Für die Eindämmung von illegaler Kurzzeitvermietungen sollen alle bestehenden rechtlichen Instrumente genutzt und die Gemeinden bei deren Exekution unterstützt werden. Das Ziel von LR Mario Gerber ist es, Instrumente zu schaffen, um illegale Kurzzeitvermietungsmodelle einzudämmen.

  1. Landtagsantrag zum Ehrenamt

Es sollen Anreize für Betriebe geschaffen werden, um Mitglieder von Einsatzorganisationen auf einfachem Wege freistellen zu können. Das Regelwerk zur „Entgeltfortzahlung für Freiwillige“ bei Großschäden hat sich bisher bewährt. Um dessen Wirkung steigern zu können, soll eine Evaluierung erfolgen. Notwendige Adaptierungen sollen in weiterer Folge mit dem Bund durchgeführt werden.

  1. Solidaritätsfonds Nachsorge bei Naturgefahren

Einrichtung eines Solidaritätsfonds „Nachsorge bei Naturgefahren“ zur Wiederherstellung von Retentionsräumen nach Hochwasserereignissen.

  1. Sportstättenstrategieplan

Um langfristig für die nächsten 20 Jahre einen Plan für die Zukunft zu gestalten, hat sich die Landesregierung auf einen Sportstättenstrategieplan verständigt. Dafür wird an der größten jemals durchgeführten landesweiten Sportstättenerhebung gearbeitet.

  1. Ausbau Planungsverbände

Die Planungsverbände übernehmen wichtige Aufgaben, schaffen regionale Zusammenarbeit und ermöglichen die Erarbeitung regionaler Strategien. Um diese Zielsetzung weiter voranzutreiben und regionale Initiativen zu forcieren, sollen Planungsverbände durch Ausweitung der Tätigkeitsfelder und unter dem Motto „Gemeindekooperation vor Fusion“ aufgewertet werden.

  1. Konzept zu einer Tiroler Wassercharta

Ein umfassendes Konzept zu einer Tiroler Wassercharta wird erstellt.
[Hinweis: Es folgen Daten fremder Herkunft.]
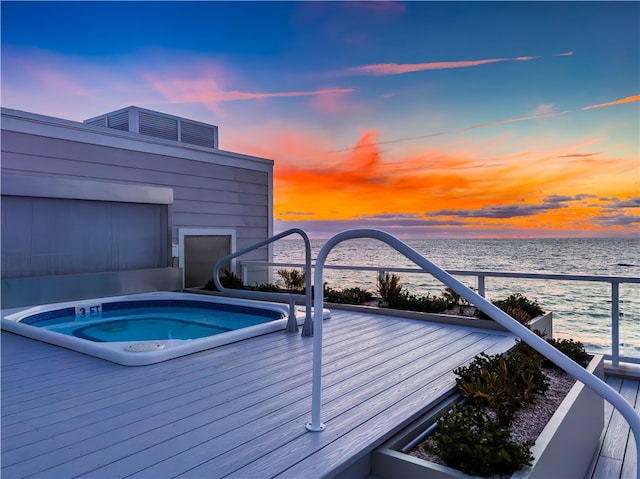 pool at dusk featuring a water view and an outdoor hot tub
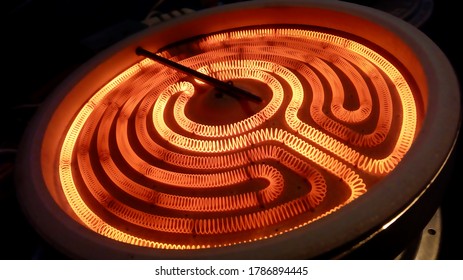 close up of kitchen stove burner inside electrical resistance thermostat cooking food technology wire cables fire electricity heat power ac ceramic induction hob repair technician recipe chef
Es geht darum, für die langfristige Sicherung der Tiroler Wasserversorgung Trinkwasservorräte zu schützen und Verfügungsberechtigung über Tiroler Wasser in Tiroler Händen zu halten sowie die strategischen Wasserressourcen nachhaltig zu nützen.

  1. Ausbau Ferienbetreuung

Programme für die Betreuung in allen Ferien insbesondere auch der inklusiven Ferienbetreuung neu aufstellen, ergänzen und dementsprechend finanziell fördern.

  1. Arbeitsgruppe gemeinsame Schule

Das Bildungssystem steht vor großen Herausforderungen. Deshalb wird zum Thema der gemeinsamen Schule eine Arbeitsgruppe eingerichtet, die mit Bildungsdirektion, Expert:innen, Vertretungen von Erhalter:innen, Eltern, Schüler:innen, Schulen etc. neue Schul-, Unterrichts- bzw. Lehrformen konstruktiv, wertschätzend, zeitnah und zukunftsorientiert erarbeitet.

  1. Fahrtkostenzuschuss Lehrlinge

Es wird an einem bundesländerübergreifenden Fahrtkostenzuschuss für die Dauer der Schulzeit für Lehrlinge, die in einem anderen Bundesland die Berufsschule absolvieren, gearbeitet.